News Corp era begins with big changes at Move

Berkowitz replaced as CEO

Now that Move Inc., which operates for the National Association of Realtors, is officially owned by News Corp (NWS), the worldwide media conglomerate has begun to exert its influence and big changes are afoot at Move.

First, News Corp quietly announced in December that it was installing company veteran Ryan O’Hara as CEO, replacing Move CEO Steve Berkowitz, who had led Move since 2009.

According to a release from News Corp, O’Hara was due to take over at Move on Jan. 5.

“We are excited to have secured Ryan O'Hara to take the helm at Move, given his record of transforming businesses in the digital age and his clear determination to accelerate the growth of the company,” Robert Thomson, News Corp’s CEO, said when the change was announced.

“Ryan's experience in the digital media and entertainment industry and his deft management skills will be invaluable assets as we pursue the rapid expansion of Move in this era of exponential change. He also looks forward to working closely with the National Association of Realtors, a key and crucial partner of Move, knowing that Realtors are at the heart of American real estate transactions."

Thomson also said that beginning this week, News Corp is launching a “broad-based marketing campaign across The Wall Street Journal Digital Network to drive quality traffic to”

O’Hara comes to Move from Madison Square Garden Company, where he served as a president and led the MSG Media, technology and marketing partnership divisions. O’Hara previously was president and CEO of The Topps Company, a leading entertainment trading card and consumer products business.

Before working at Topps, O’Hara spent time with several News Corp businesses, including Gemstar TV Guide International/TV Guide Company from 2002 to 2010. He spent his last five years there as president of the TV Guide network and several digital businesses.

Between 1999 and 2002, he worked at Fox Cable Networks in Los Angeles and BSkyB in London.

“I’m grateful for this exciting opportunity to join the team at Move and help make the best in the business,” O’Hara said. “The digital real estate marketplace is poised for rapid expansion as more people go online to buy, sell and rent property in America, and as more businesses advertise on digital real estate platforms to reach those homeowners. I believe is ready to capitalize on this technological revolution.”

When News Corp made the acquisition of Move official, Thomson said he wanted to “turbo-charge”

“In partnership with the National Association of Realtors and its 1 million members, we look forward to turbo-charging and making it the most popular and profitable property site in America,” Thomson said in November.

Thomson also said that the acquisition of Move “extends News Corp’s operations globally and digitally, and substantially bolsters the real estate pillar of its business.”

In October, Berkowitz told HousingWire that the News Corp acquisition was “transformational” for Move. “We now have the backing of a major corporation that’s a media company, not a transaction-focused company,” Berkowitz said. “This is really important for Realtors as well.

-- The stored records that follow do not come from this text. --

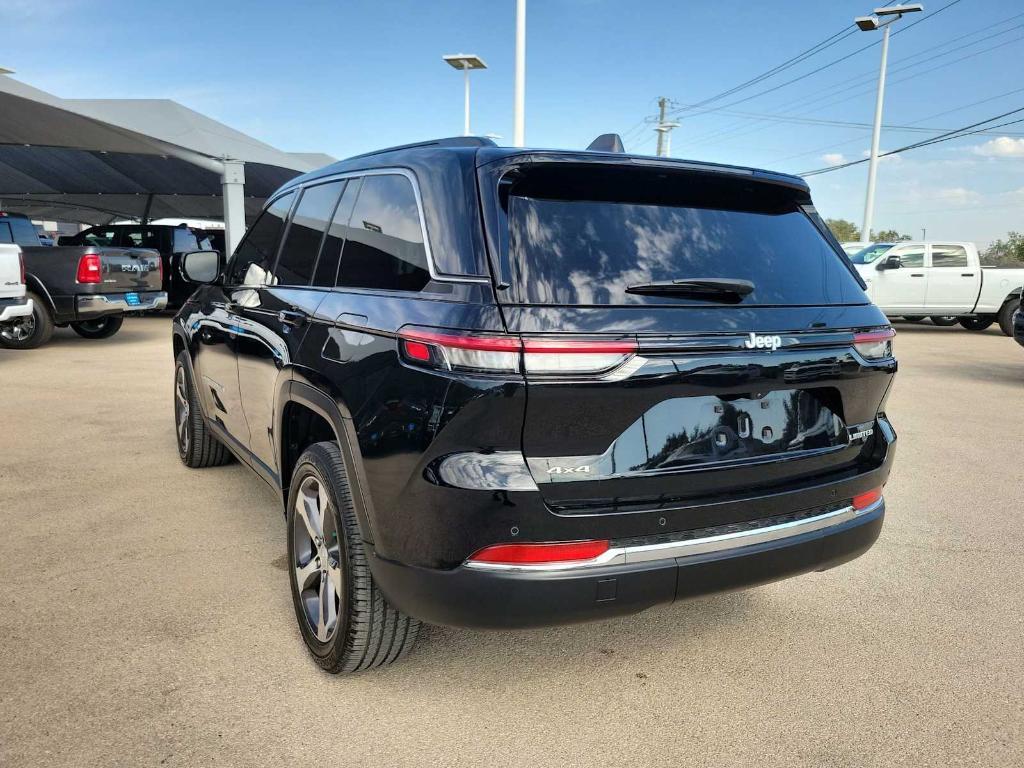 used 2024 Jeep Grand Cherokee car, priced at $36,453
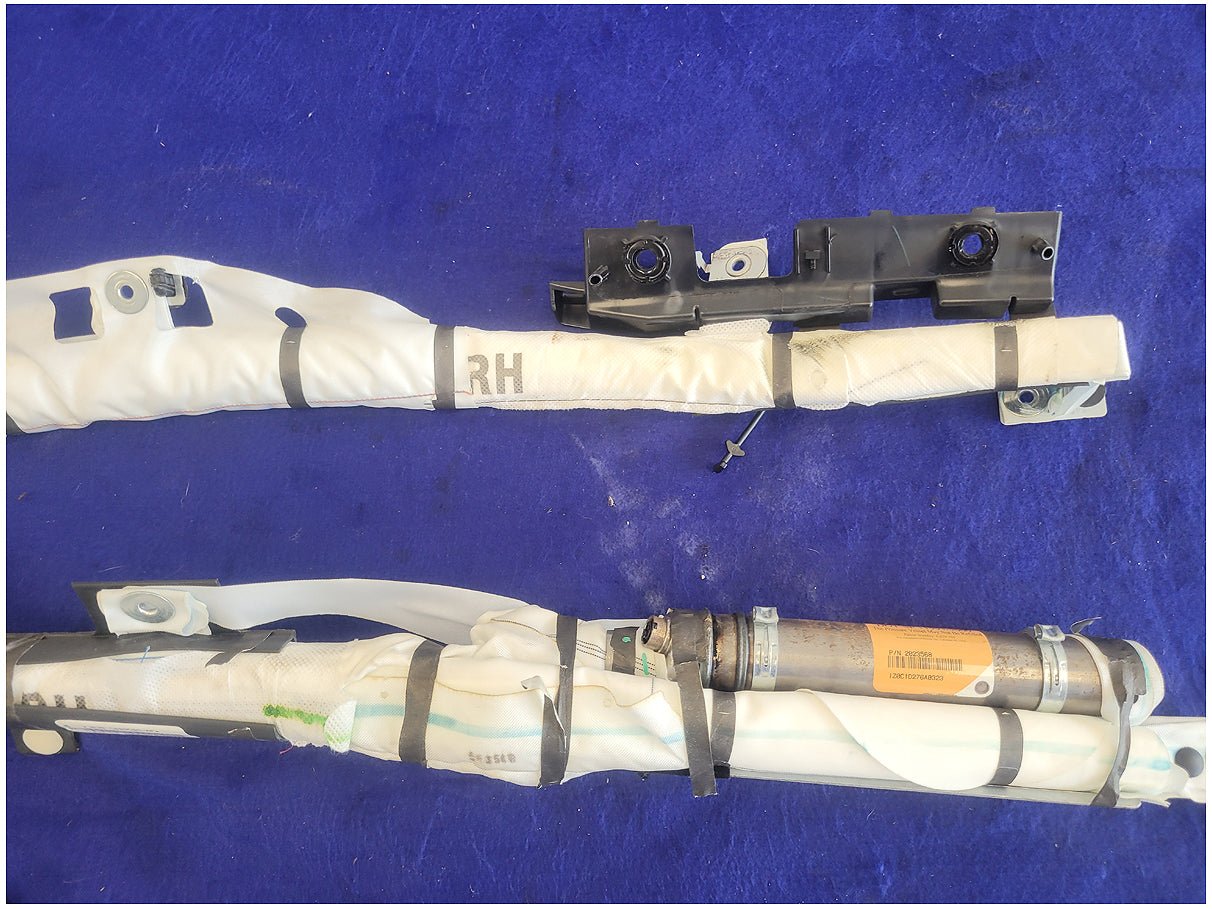 2018 - 2023 Ford Mustang GT S550 Coupe Passenger Upper Roof Curtain Air Bag 2738 - The Parts Farm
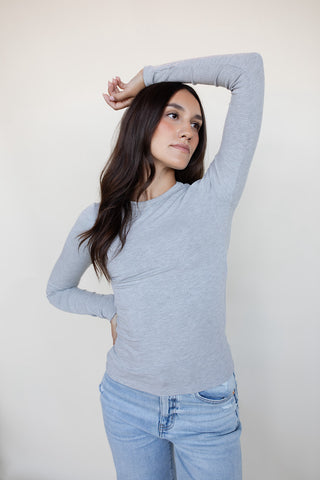 Made In Us Rib Long Sleeve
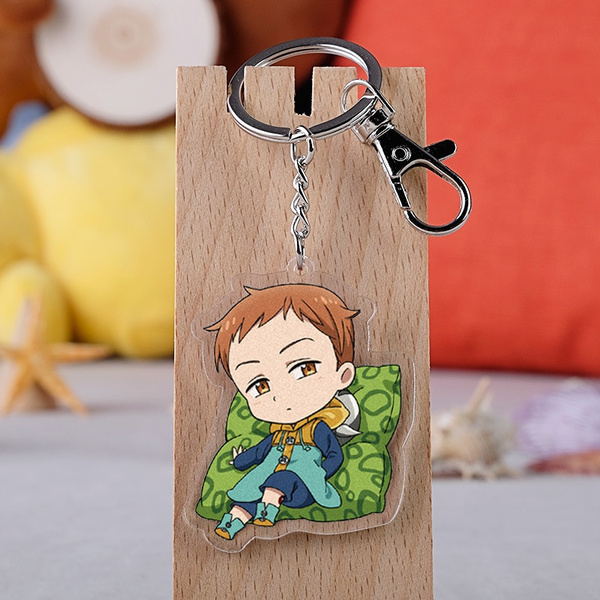 Nanatsu No Taizai The Seven Deadly Sins Meliodas Tattoo Acrylic Keychain Strap | Wish Nanatsu No Taizai The Seven Deadly Sins Meliodas Tattoo Acrylic Keychain Strap | Wish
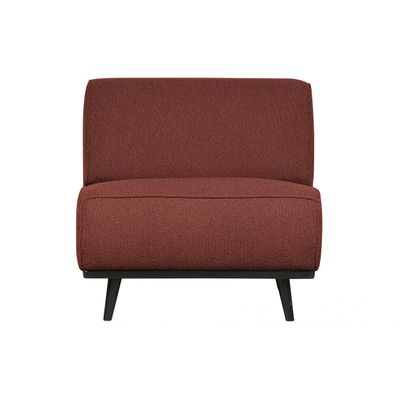 BePureHome Statement Fauteuil Bouclé Chestnut BePureHome Statement Fauteuil Bouclé Chestnut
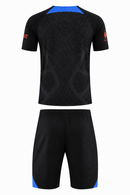 Ensemble de survêtement d'entraînement PSG 22/23 (haut sans manches) – Noir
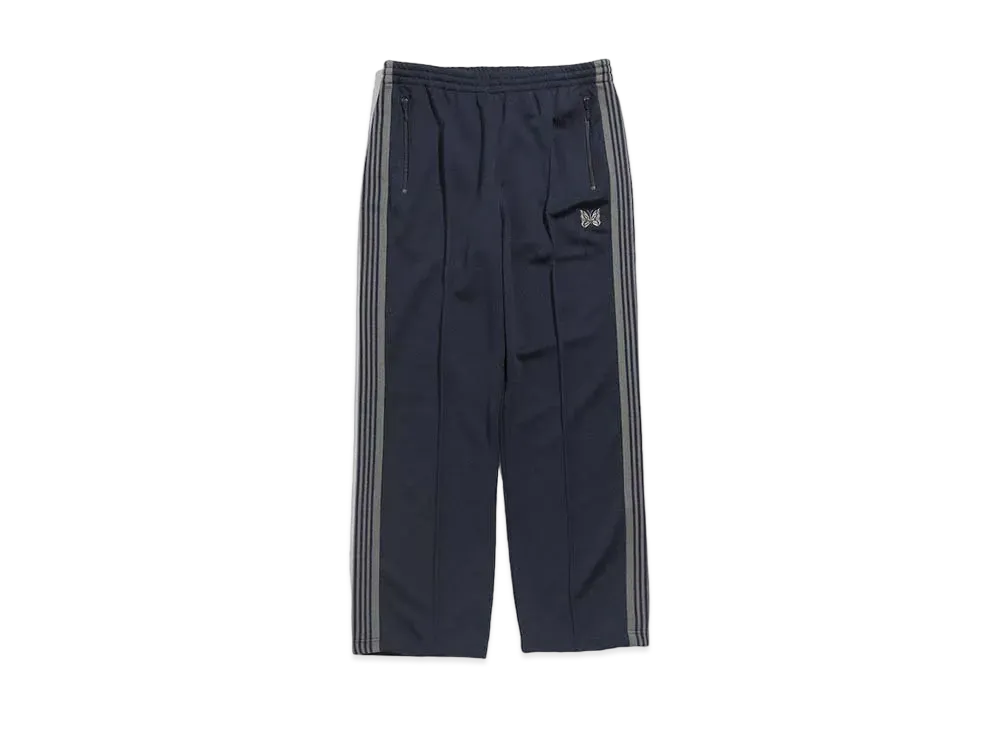 Needles TRACK PANT - POLY SMOOTH "Navy"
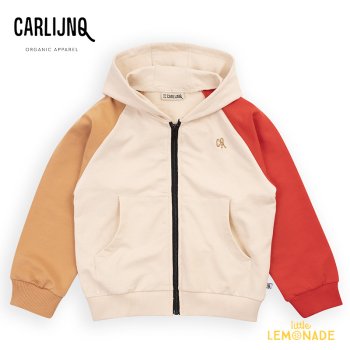 <img class='new_mark_img1' src='https://img.shop-pro.jp/img/new/icons1.gif' style='border:none;display:inline;margin:0px;padding:0px;width:auto;' />【CarlijnQ】 Scooter - hooded cardigan 【86/92・98/104・110/116】 フード付き パーカー  (SCT171)  SS23  アパレル YKZ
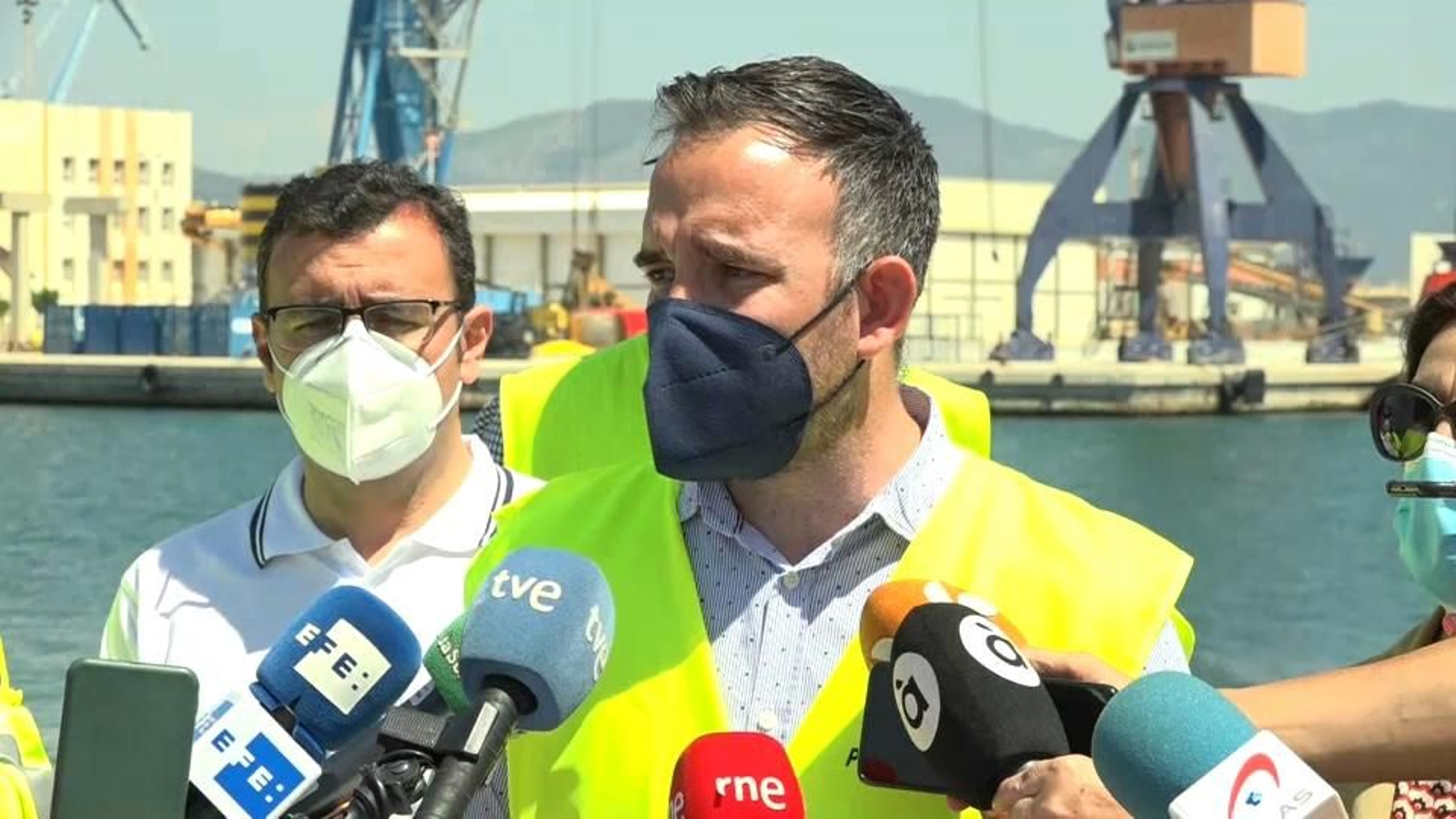 Rafa Simó, president de l'Autoritat Portuària de Castelló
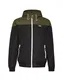 Iriedaily bergangsjacke 'Insulaner' oliv / schwarz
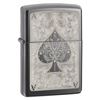Image 1 : GENUINE ZIPPO FILIGREE ACE LIGHTER
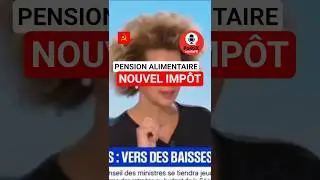 Versement des pensions ALIMENTAIRES: Nouvelle TAXES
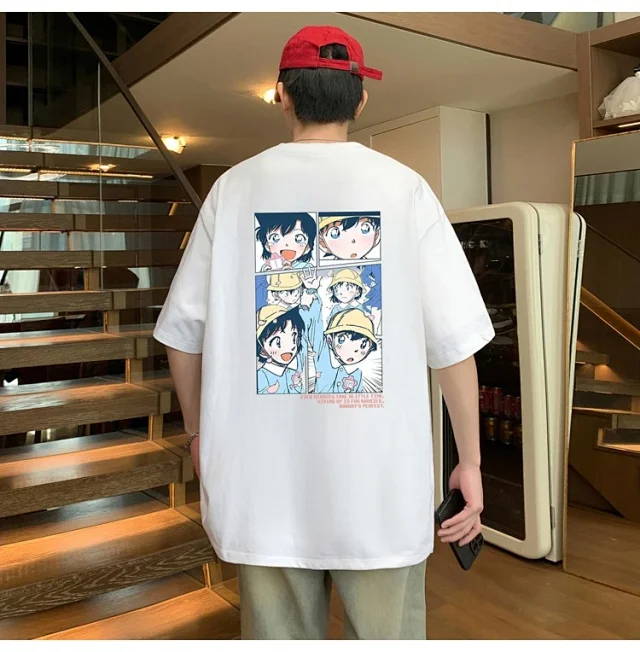 Men's Oversized Graphic Tee Summer 2025 Detail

The integration benefits the entire industry.”

But now, Berkowitz will no longer be a part of Move’s next phase.

“We are also extremely grateful to Steve Berkowitz for his years of astute and principled leadership, during which period he secured greater operating flexibility for the business and put the company on a solid growth trajectory,” Thomson said.

“I believe Move is well-positioned for the future, with many good people whom I’ve been honored to work with these past six years,” Berkowitz said. “I’m grateful for all we accomplished together and I leave secure in the knowledge that great things are in store for them and Move.”

News Corp’s executive chairman Rupert Murdoch marked O’Hara’s first days as Move’s CEO with a post on Twitter, showing a meeting between the two in San Jose.

But that’s not the only massive change at Move.

In a recent filing with the Securities and Exchange Commission, Zillow (Z) disclosed that its listing agreement with Listhub will end on April 7.

In the SEC filing, Zillow said it is ending its four-year listing agreement with Threewide Corporation. Threewide operates Listhub. Threewide is owned by Move Inc.

“There is no dispute between the parties with respect to the agreement, and Zillow will not incur any early termination penalties as a result of the agreement’s expiration,” Zillow said in its SEC filing.

But a in a statement provide to HousingWire, Move said that it hoped to continue the listing agreement.

“ListHub has been negotiating in good faith a new listing distribution and reporting agreement with Zillow on terms that reflect the best interests of the brokerage industry,” Move said in a statement.

“As communicated in public announcements, Zillow decided to end those negotiations and announced the launch of their own platform. Zillow chose their own route for their business model and interests.”

With Berkowitz out and O’Hara in, plus the ending of the Listhub-Zillow agreement, it truly is a new era at Move.